Title: Constraint-based feature selection for location intelligent data mining.

Abstract:
Recommender Systems (RS) are software systems which, are designed to aid the users. They are based on the observation that, in the real world, people heavily rely on the recommendations of others when making daily decisions. Such decisions are, for example,    items to buy, what movies to see, and so forth.  Recommender Systems thus involve the design of algorithms which seek to mimic this behavior.  Recommender systems may produce non-personalized recommendations, such as best sellers’ lists; or personalized recommendations, based on person’s likes, preferences and behaviors.

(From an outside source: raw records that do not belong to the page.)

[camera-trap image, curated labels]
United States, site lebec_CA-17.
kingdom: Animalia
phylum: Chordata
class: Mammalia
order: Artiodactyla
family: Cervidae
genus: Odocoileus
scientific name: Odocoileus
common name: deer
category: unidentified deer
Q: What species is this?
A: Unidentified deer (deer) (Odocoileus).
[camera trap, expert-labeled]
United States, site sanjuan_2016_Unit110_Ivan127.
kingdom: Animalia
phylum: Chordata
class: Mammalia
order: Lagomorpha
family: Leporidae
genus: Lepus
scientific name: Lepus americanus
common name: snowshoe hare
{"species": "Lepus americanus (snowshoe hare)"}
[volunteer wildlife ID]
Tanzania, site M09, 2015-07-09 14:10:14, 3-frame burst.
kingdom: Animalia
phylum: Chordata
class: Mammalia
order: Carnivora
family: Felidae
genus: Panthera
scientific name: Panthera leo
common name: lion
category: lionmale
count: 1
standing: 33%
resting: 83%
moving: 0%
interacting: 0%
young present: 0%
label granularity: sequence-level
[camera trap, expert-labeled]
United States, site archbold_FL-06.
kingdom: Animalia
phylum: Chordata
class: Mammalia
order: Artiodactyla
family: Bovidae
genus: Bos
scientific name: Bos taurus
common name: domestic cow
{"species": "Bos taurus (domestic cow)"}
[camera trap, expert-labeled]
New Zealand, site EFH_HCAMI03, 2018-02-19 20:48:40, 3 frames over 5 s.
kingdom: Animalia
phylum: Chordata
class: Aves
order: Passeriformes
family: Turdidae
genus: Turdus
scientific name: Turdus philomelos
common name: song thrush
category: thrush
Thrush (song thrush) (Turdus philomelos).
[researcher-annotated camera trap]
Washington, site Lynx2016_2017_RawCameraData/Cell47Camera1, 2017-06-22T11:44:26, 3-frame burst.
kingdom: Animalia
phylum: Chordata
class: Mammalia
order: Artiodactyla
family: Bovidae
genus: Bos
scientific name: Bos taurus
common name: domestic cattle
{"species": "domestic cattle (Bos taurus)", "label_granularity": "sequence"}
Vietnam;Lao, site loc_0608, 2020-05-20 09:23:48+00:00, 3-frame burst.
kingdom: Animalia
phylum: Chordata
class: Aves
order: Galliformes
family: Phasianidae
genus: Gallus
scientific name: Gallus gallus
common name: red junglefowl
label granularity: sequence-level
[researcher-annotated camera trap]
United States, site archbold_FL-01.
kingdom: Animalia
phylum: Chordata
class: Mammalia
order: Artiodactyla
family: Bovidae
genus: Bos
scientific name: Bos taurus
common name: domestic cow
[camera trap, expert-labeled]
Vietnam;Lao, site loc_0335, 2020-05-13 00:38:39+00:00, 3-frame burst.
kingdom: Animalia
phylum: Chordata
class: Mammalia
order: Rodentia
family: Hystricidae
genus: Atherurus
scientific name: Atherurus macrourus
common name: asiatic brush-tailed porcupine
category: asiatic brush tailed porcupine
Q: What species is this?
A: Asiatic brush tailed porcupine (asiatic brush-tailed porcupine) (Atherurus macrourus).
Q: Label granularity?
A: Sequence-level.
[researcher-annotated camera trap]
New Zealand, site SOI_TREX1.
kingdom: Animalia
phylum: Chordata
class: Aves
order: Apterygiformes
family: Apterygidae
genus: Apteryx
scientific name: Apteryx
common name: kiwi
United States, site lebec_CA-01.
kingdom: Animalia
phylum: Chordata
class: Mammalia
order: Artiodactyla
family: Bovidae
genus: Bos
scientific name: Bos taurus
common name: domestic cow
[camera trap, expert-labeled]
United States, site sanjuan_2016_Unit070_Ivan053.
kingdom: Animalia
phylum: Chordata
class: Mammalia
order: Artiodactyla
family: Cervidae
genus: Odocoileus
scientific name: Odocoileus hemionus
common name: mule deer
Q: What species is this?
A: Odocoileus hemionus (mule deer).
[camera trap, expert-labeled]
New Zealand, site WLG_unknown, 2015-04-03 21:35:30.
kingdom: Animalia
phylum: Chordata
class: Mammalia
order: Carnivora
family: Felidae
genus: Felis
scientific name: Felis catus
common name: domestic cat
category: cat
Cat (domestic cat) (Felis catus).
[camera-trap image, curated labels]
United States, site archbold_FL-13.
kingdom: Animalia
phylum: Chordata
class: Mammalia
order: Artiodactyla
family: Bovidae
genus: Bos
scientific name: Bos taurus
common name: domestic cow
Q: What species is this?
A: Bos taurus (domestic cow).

The new trend of system development is the creation of Recommender Systems which provide personalized services to each user. Unfortunately, the current approaches base their results on a single criterion or pattern, and require a large number of user’s data to generate accurate recommendations. Our research focuses on the creation of a multiple criteria RS, which is tailored for a specific user at a specific location. Our algorithm creates a personalized preference model for each user, based on location aware (user current location and level of mobility), special needs, and user profile. User profiles are generalized from a large scale demographic database. We describe our algorithm and show a case study where we applied our methodology within the PeRS (Personal Recommender System) environment to recommend “events” (festivals/fairs, exhibitions, etc), in the Ottawa region.